Lawmakers press Silvergate harder, say due diligence failed ‘miserably’

Finance


Three U.S. senators are pressing crypto-heavy Silvergate Bank about its knowledge of crypto exchange FTX’s alleged misuse of customer funds.

Sens. Elizabeth Warren, D-MA, Roger Marshall, R-KS, and John Kennedy, R-LA, penned a letter Monday to Alan Lane, CEO of parent company Silvergate Capital Corp., saying they were “disappointed by [his] evasive and incomplete response” to a Dec. 5 letter inquiring about the bank’s relationship to FTX.

FTX filed for bankruptcy in November and its founder, Sam Bankman-Fried, and other executives have since been charged with fraud.

Bankman-Fried is accused of taking funds from FTX users without their knowledge and putting them into its sister company Alameda Research, a crypto hedge fund. Some of those funds were potentially routed through Alameda’s account with Silvergate.

The senators call Lane out on information within his Dec. 19 response, including that “in accordance with [its] risk management policies and procedures, Silvergate conducted significant due diligence on FTX and its related entities, including Alameda Research, both during the onboarding process and through ongoing monitoring.”

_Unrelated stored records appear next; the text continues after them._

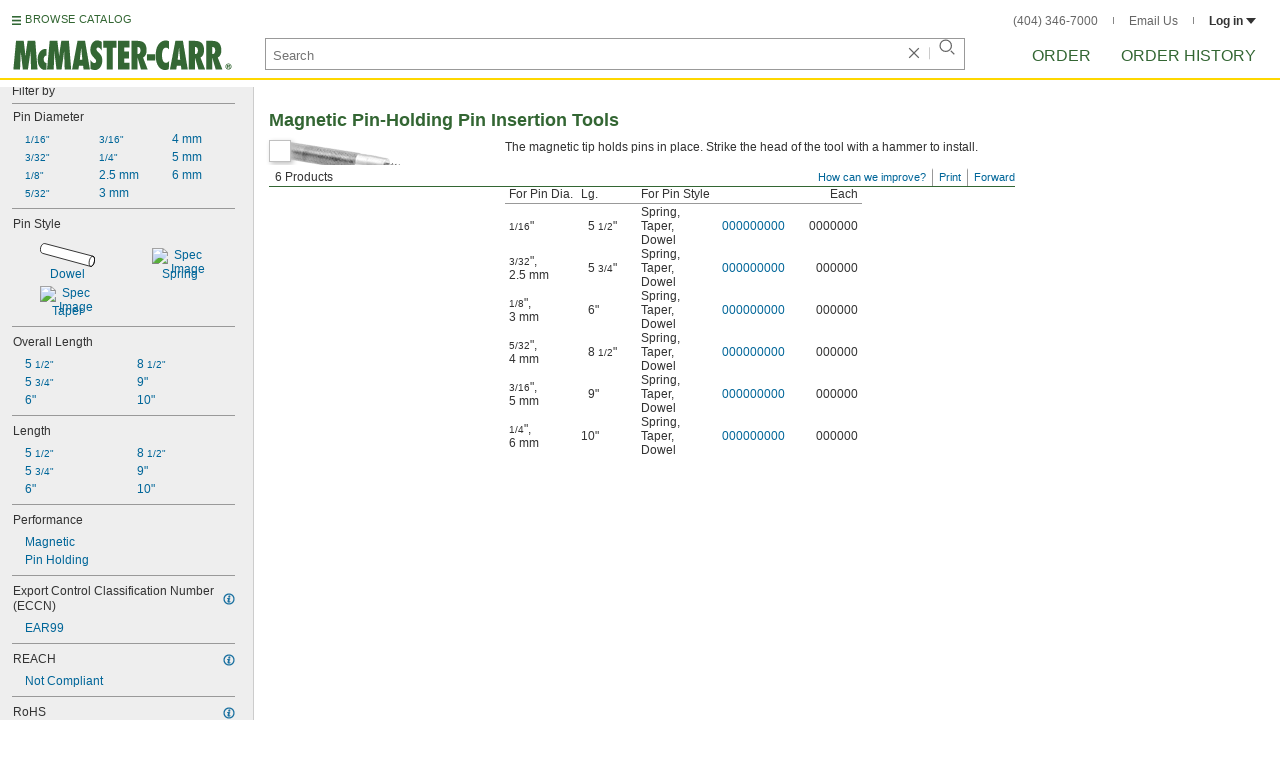

--- FILE ---
content_type: image/svg+xml
request_url: https://www.mcmaster.com/prerenderstable/mvPRE/Contents/BOSS1/1744693200000/05efbca1-5c09-4631-838a-c90d35e94b5c/493692495668.svg
body_size: 401
content:
<?xml version="1.0" encoding="iso-8859-1"?>
<!-- Generator: Adobe Illustrator 28.1.0, SVG Export Plug-In . SVG Version: 6.00 Build 0)  -->
<svg version="1.1" id="image" xmlns="http://www.w3.org/2000/svg" xmlns:xlink="http://www.w3.org/1999/xlink" x="0px" y="0px"
	 width="55.934px" height="24.1117px" viewBox="0 0 55.934 24.1117" enable-background="new 0 0 55.934 24.1117"
	 xml:space="preserve">
<path fill="#FFFFFF" stroke="#000000" stroke-width="0.8" stroke-miterlimit="10" d="M51.5436,23.6795
	c0.1003,0.0183,0.2013,0.0287,0.3032,0.0311c1.3362-0.0122,2.8187-1.9845,3.4257-4.6513c0.6513-2.8706,0.0444-5.4539-1.3639-5.7748
	L4.9501,0.4558C3.1662,0.0454,1.2166,1.9425,0.59,4.6817c-0.6183,2.7404,0.3218,5.2908,2.102,5.6972L51.5436,23.6795z"/>
<path fill="none" stroke="#000000" stroke-width="0.8" stroke-miterlimit="10" d="M55.2726,19.0593
	c-0.6517,2.8701-2.3204,4.9375-3.729,4.6202c-1.4038-0.3244-2.0148-2.9082-1.3631-5.7784c0.6513-2.8705,2.32-4.9379,3.7282-4.6167
	C55.3169,13.6054,55.9239,16.1887,55.2726,19.0593z"/>
</svg>
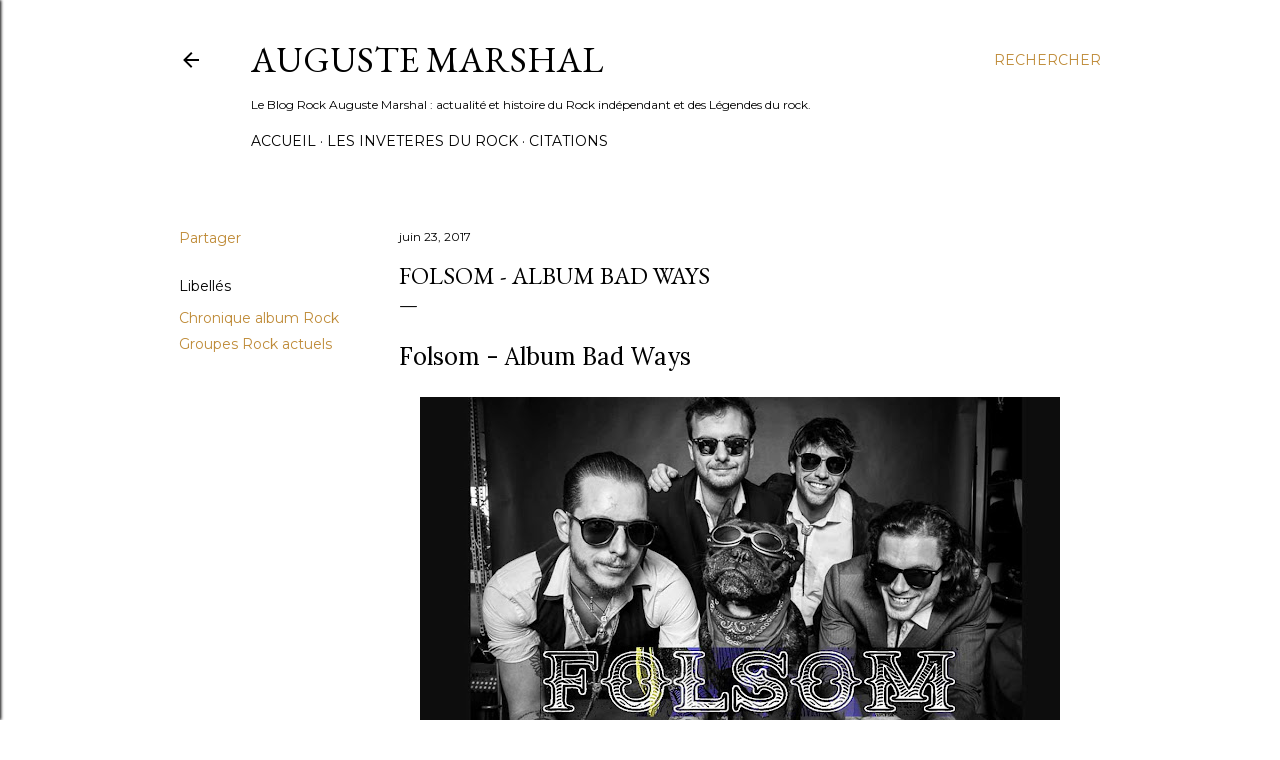

--- FILE ---
content_type: text/html; charset=utf-8
request_url: https://www.google.com/recaptcha/api2/aframe
body_size: 269
content:
<!DOCTYPE HTML><html><head><meta http-equiv="content-type" content="text/html; charset=UTF-8"></head><body><script nonce="vxRKY4O_TDLTCfz_4rZ5rg">/** Anti-fraud and anti-abuse applications only. See google.com/recaptcha */ try{var clients={'sodar':'https://pagead2.googlesyndication.com/pagead/sodar?'};window.addEventListener("message",function(a){try{if(a.source===window.parent){var b=JSON.parse(a.data);var c=clients[b['id']];if(c){var d=document.createElement('img');d.src=c+b['params']+'&rc='+(localStorage.getItem("rc::a")?sessionStorage.getItem("rc::b"):"");window.document.body.appendChild(d);sessionStorage.setItem("rc::e",parseInt(sessionStorage.getItem("rc::e")||0)+1);localStorage.setItem("rc::h",'1762826183993');}}}catch(b){}});window.parent.postMessage("_grecaptcha_ready", "*");}catch(b){}</script></body></html>

--- FILE ---
content_type: text/plain
request_url: https://www.google-analytics.com/j/collect?v=1&_v=j102&a=1499013789&t=pageview&_s=1&dl=https%3A%2F%2Faugustemarshal.blogspot.com%2F2017%2F06%2Ffolsom-1er-lp-bad-ways-rock-groove-funk.html&ul=en-us%40posix&dt=Folsom%20-%20Album%20Bad%20Ways&sr=1280x720&vp=1280x720&_u=IEBAAEABAAAAACAAI~&jid=2014847325&gjid=400032877&cid=274546622.1762826182&tid=UA-96337070-1&_gid=129901539.1762826182&_r=1&_slc=1&z=2076217886
body_size: -454
content:
2,cG-4JE9HEP6F2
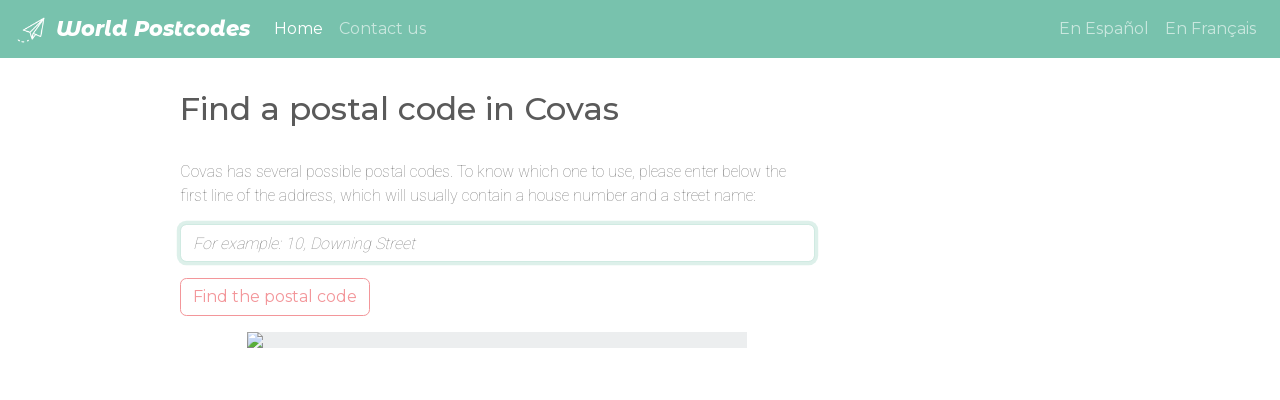

--- FILE ---
content_type: text/html; charset=utf-8
request_url: https://www.google.com/recaptcha/api2/aframe
body_size: 266
content:
<!DOCTYPE HTML><html><head><meta http-equiv="content-type" content="text/html; charset=UTF-8"></head><body><script nonce="peXxq4hAnnl1pXwm55oWtA">/** Anti-fraud and anti-abuse applications only. See google.com/recaptcha */ try{var clients={'sodar':'https://pagead2.googlesyndication.com/pagead/sodar?'};window.addEventListener("message",function(a){try{if(a.source===window.parent){var b=JSON.parse(a.data);var c=clients[b['id']];if(c){var d=document.createElement('img');d.src=c+b['params']+'&rc='+(localStorage.getItem("rc::a")?sessionStorage.getItem("rc::b"):"");window.document.body.appendChild(d);sessionStorage.setItem("rc::e",parseInt(sessionStorage.getItem("rc::e")||0)+1);localStorage.setItem("rc::h",'1768728386599');}}}catch(b){}});window.parent.postMessage("_grecaptcha_ready", "*");}catch(b){}</script></body></html>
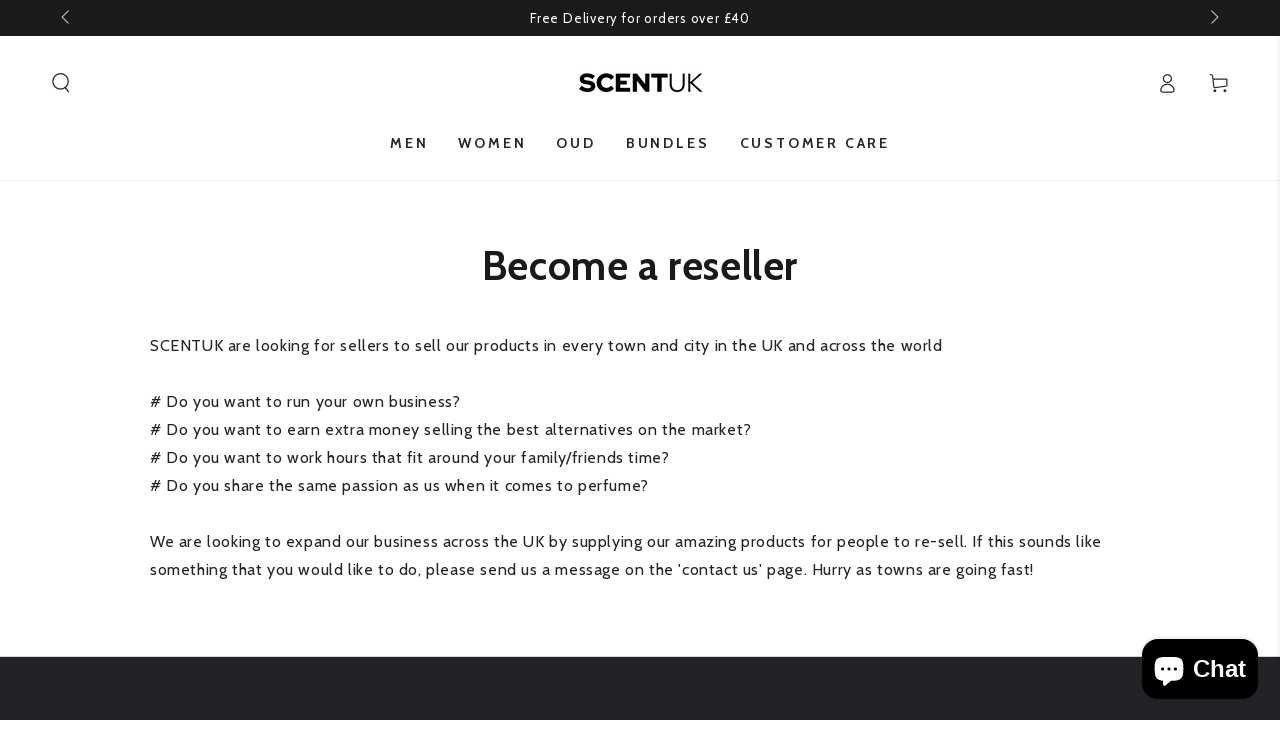

--- FILE ---
content_type: text/json
request_url: https://conf.config-security.com/model
body_size: 83
content:
{"title":"recommendation AI model (keras)","structure":"release_id=0x4d:7d:31:29:57:25:5e:39:48:6c:63:37:26:52:2c:45:53:77:53:5c:3b:35:77:37:56:72:78:2c:57;keras;8sgd14oleds1eii42argcdoxr796ismo4zri66ixv031yd1gisnp6abuytwmmf6mufbua9a4","weights":"../weights/4d7d3129.h5","biases":"../biases/4d7d3129.h5"}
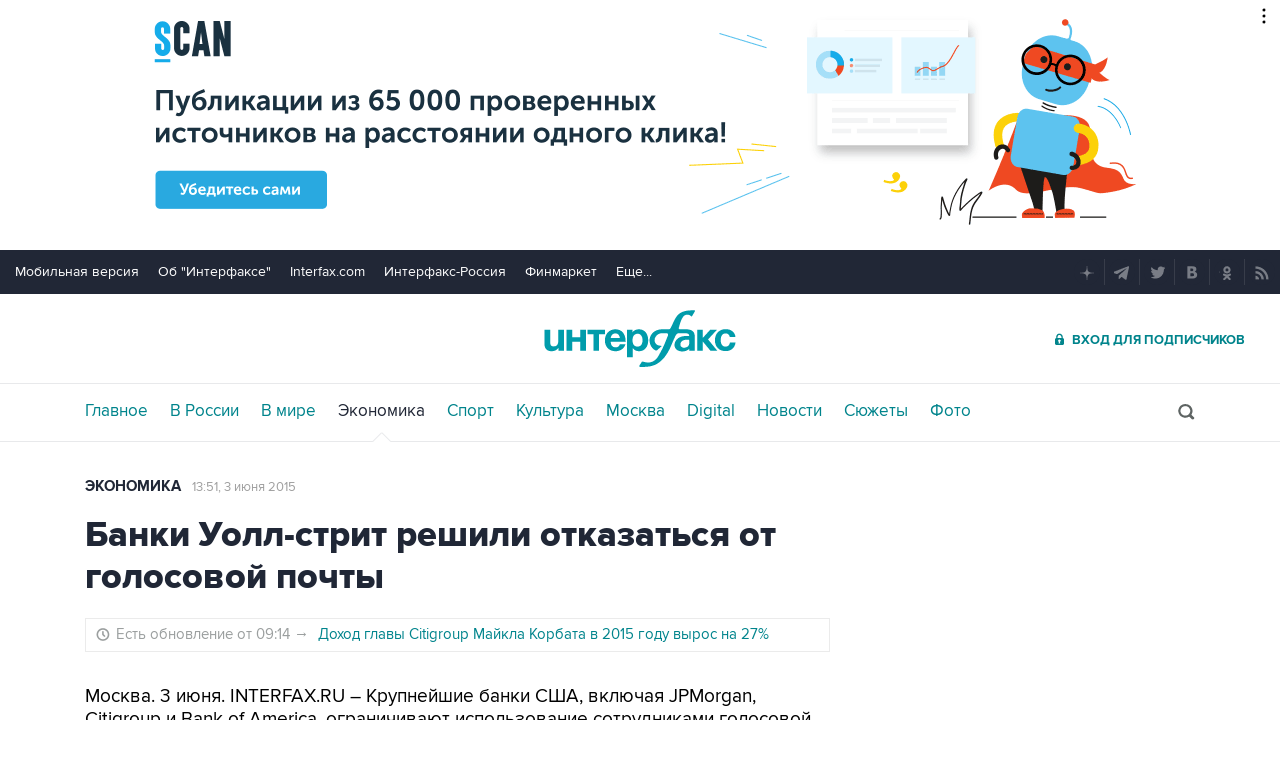

--- FILE ---
content_type: text/html
request_url: https://tns-counter.ru/nc01a**R%3Eundefined*interfax_ru/ru/UTF-8/tmsec=interfax/786993262***
body_size: -73
content:
91BD670069748E55X1769246293:91BD670069748E55X1769246293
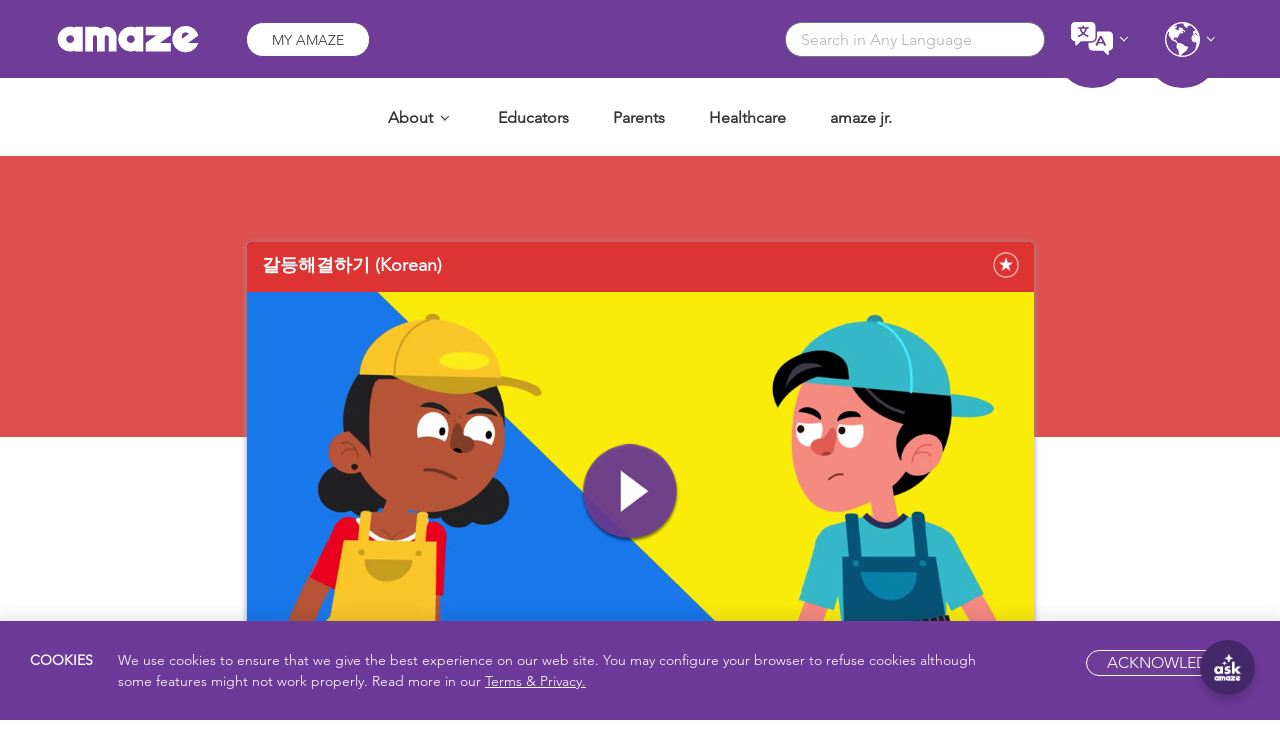

--- FILE ---
content_type: image/svg+xml
request_url: https://amaze.org/wp-content/themes/amaze/dist/images/globe-ico-white.svg
body_size: 1735
content:
<svg width="31" height="31" viewBox="0 0 31 31" version="1.1" xmlns="http://www.w3.org/2000/svg" xmlns:xlink="http://www.w3.org/1999/xlink"><title>Page 1</title><defs><path id="path-1" d="M0 31V0h31v31H0z"/></defs><g id="Symbols" stroke="none" stroke-width="1" fill="none" fill-rule="evenodd"><g id="Navigation-Main" transform="translate(-1209 -22)"><g id="Group-5"><g id="Group-4" transform="translate(1209 22)"><g id="Page-1"><mask id="mask-2" fill="#fff"><use xlink:href="#path-1"/></mask><path d="M1.193 15.5c0-2.489.636-4.829 1.754-6.868.213.161.491.25.775.297a3.54 3.54 0 0 1-.053.149c-.28.747-.17 1.644-.318 2.428-.204 1.082.32 1.243.923 1.486.016.151.078.3.195.423.151.158.287.323.418.49.184.777.626 1.687 1.18 2.164.385.33.752.36 1 .195.027.024.054.047.082.068.127.14.253.277.392.38.359.266.709.371 1.14.48.64.16 1.014.722 1.437 1.168.28.296.585.566.886.84a.756.756 0 0 0-.143.196c-.778 1.499-1.302 3.01-.022 4.352.414.433.832.678 1.182.941-.188 1.003.03 2.015.316 3.043-.073.377-.12.746-.077 1.093.02.156.08.286.163.39-.013.069-.022.138-.034.207a14.42 14.42 0 0 1-4.91-2.073C3.687 24.776 1.194 20.43 1.194 15.5m23.786 10.713c-.092.08-.184.161-.277.24a14.44 14.44 0 0 1-9.218 3.302c-.486 0-.966-.025-1.44-.071a14.34 14.34 0 0 1 1.128-1.56c.013-.005.028-.002.042-.008 1.05-.397 1.839-1.263 2.687-2.022.193.022.4-.036.586-.215.313-.303.447-.47.68-.833a.641.641 0 0 0 .098-.4c.42-.6.877-1.174 1.217-1.832.271-.525-.07-1.076-.648-1.12-.615-.047-1.244.074-1.816-.216-.31-.158-.637-.406-.959-.666a2.124 2.124 0 0 0-.07-.1c-.443-.578-.93-.971-1.61-1.133-.028-.028-.055-.062-.084-.086-.76-.654-1.953-.755-2.91-.837-.282-.025-.478.088-.594.259-.371-.356-.763-.689-1.12-1.06.003-.011.01-.018.011-.03.045-.306.056-.665-.21-.889-.358-.302-.98-.375-.854-.972.062-.294-.258-.618-.551-.42-.492.332-1.279.6-1.607.007a.799.799 0 0 0 .169-.43c.151-1.84 1.675-1.169 2.683-1.565-.013.08-.014.165-.009.245.002.022.01.043.014.065-.282.268.039.787.414.598h-.007a1.06 1.06 0 0 1 .036-.014c-.01.006-.019.01-.029.014.172.015.3-.134.355-.273.092-.231-.072-.386-.013-.606.073-.268.364-.513.549-.707.393-.412.837-.817 1-1.378a.327.327 0 0 0-.096-.353c.437-.554.913-1.075 1.553-1.46a.739.739 0 0 0 .332-.516.373.373 0 0 0 .074-.123h.016c-.138.16-.163.425.074.565a.946.946 0 0 0 .119.06 2.034 2.034 0 0 0-.055.363c-.018.334.417.48.64.263.255-.247.536-.462.814-.682.16-.127.133-.395 0-.526-.144-.143-.336-.126-.49-.024-.007-.113-.022-.226-.025-.333-.006-.151-.11-.333-.276-.359-.095-.014-.188-.018-.282-.028.277-.04.558-.106.883-.198a.77.77 0 0 0 .27-.139c.226.033.45.11.654.24a.372.372 0 0 0 .127.046.423.423 0 0 1-.073.188c-.273.4.378.77.648.376.665-.973-.345-1.687-1.309-1.945a.854.854 0 0 0-.138-.126l-.38-.784c.035-.526-.502-.788-.95-.717l-1.361-.421c-.392-.217-1.017-.042-1.104.445-.073.41-.1.633-.076 1.052.039.288.078.578.12.866-.66.243-1.204.116-1.632-.379-.325-.239-.904-.279-1.282-.346-.101-.018-.227-.224-.35-.485a.36.36 0 0 0 .127-.262c.046-.84 1.22-.705 1.488-1.514.07-.21-.08-.384-.262-.457-.321-.13-.42-.378-.489-.67-.098-.416-.736-.317-.737.098-.002.858-.397.982-1.167 1.032-.156.01-.31.024-.463.044.378-.359.77-.695 1.097-1.108a.772.772 0 0 0 .155-.333 14.24 14.24 0 0 1 7.31-1.641c.482 1.928 1.368 3.424 3.357 4.101.264.09.551-.196.462-.458-.614-1.784.92-1.162 1.823-1.682a1.24 1.24 0 0 0 .369-.344 14.356 14.356 0 0 1 4.574 3.79c-.083.101-.106.24-.004.384.45.638-.713.727-1.141.917-.527.233-.535.597-.527.984a.29.29 0 0 0-.185.23c-.04.27-.028.508-.014.78a.379.379 0 0 0 .449.357c.082.097.176.19.287.279.215.174.543.125.627-.164.064-.217.078-.431.092-.657.05-.803 1.36.21 1.473.335.553.612.857 1.37 1.5 1.912a.386.386 0 0 0 .115.064l.037.164-.062-.014c-1-.247-1.582-.881-2.234-1.561-.308-.32-.983-.287-1.18.15l-.033.07a.751.751 0 0 0-.843.303c-.926 1.347-1.909 1.928-1.58 3.722.259 1.414.776 2.87 2.377 3.085.885.12 1.806-.996 1.987 1.264.077.955-.183 1.82-.507 2.697-.253.685-.48 1.445-.365 2.122a14.381 14.381 0 0 1-1.837 2.03l-.164.144M15.5 0C6.954 0 0 6.953 0 15.5S6.954 31 15.5 31C24.048 31 31 24.047 31 15.5S24.047 0 15.5 0" id="Fill-1" fill="#fff" mask="url(#mask-2)"/></g></g></g></g></g></svg>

Silvergate also said in the response that its chief risk officer, Tyler Pearson, “remains an important part of the risk management team at Silvergate,” that the Federal Reserve conducts annual exams of Silvergate, and that the bank has begun an ongoing review “of the transactions involving accounts associated with FTX and/or Alameda.”

These are important insights,” the senators wrote Monday. “They reveal that Silvergate had risk management and due diligence processes in place — but that they did, in fact, fail miserably. They reveal that neither the Federal Reserve nor Silvergate’s independent auditors were able to identify what we now know were extraordinary gaps in Silvergate’s due diligence process. And they revealed that Silvergate has not held its top risk manager, Mr. Pearson, responsible for these failures.”

The letter failed to provide the information needed by Congress to understand “how and why these failures occurred,” the senators wrote.

Reports surfaced last month, after Lane’s initial response to the senators, that Silvergate turned to the Federal Home Loan Bank of San Francisco for a cash injection following a bank run kicked off by FTX’s collapse. Of the $4.6 billion cash that Silvergate has on hand, $4.3 billion came from FHLB, according to American Banker.

In taking this cash injection from FHLB, Silvergate introduced crypto market risk further into the traditional banking system, according to the senators.

“If Silvergate were to fail — as have banks facing a fraction of the withdrawal rates Silvergate has faced —  FHLB could ‘assert statutory lien priority on other assets — essentially putting the Home Loan bank ahead of all other creditors,’ including the [FDIC’s] deposit insurance fund,” the senators wrote. “Financial experts have noted that such a scenario could leave the FDIC — and therefore the American taxpayer — holding the bag.”

Silvergate last month cut its staff by 40%. Federal prosecutors seized about $100 million from Silvergate accounts linked to FTX and Bankman-Fried on Jan. 4.

However, a Securities and Exchange Commission filing by BlackRock on Tuesday showed that the world’s largest asset manager increased its stake in Silvergate.

“Silvergate operates a robust compliance and risk management program,” a spokesperson for the bank told CoinDesk. “In accordance with its risk management policies and procedures, Silvergate conducted significant due diligence on FTX and its related entities, including Alameda Research.”

The senators want Lane to respond by Feb. 13.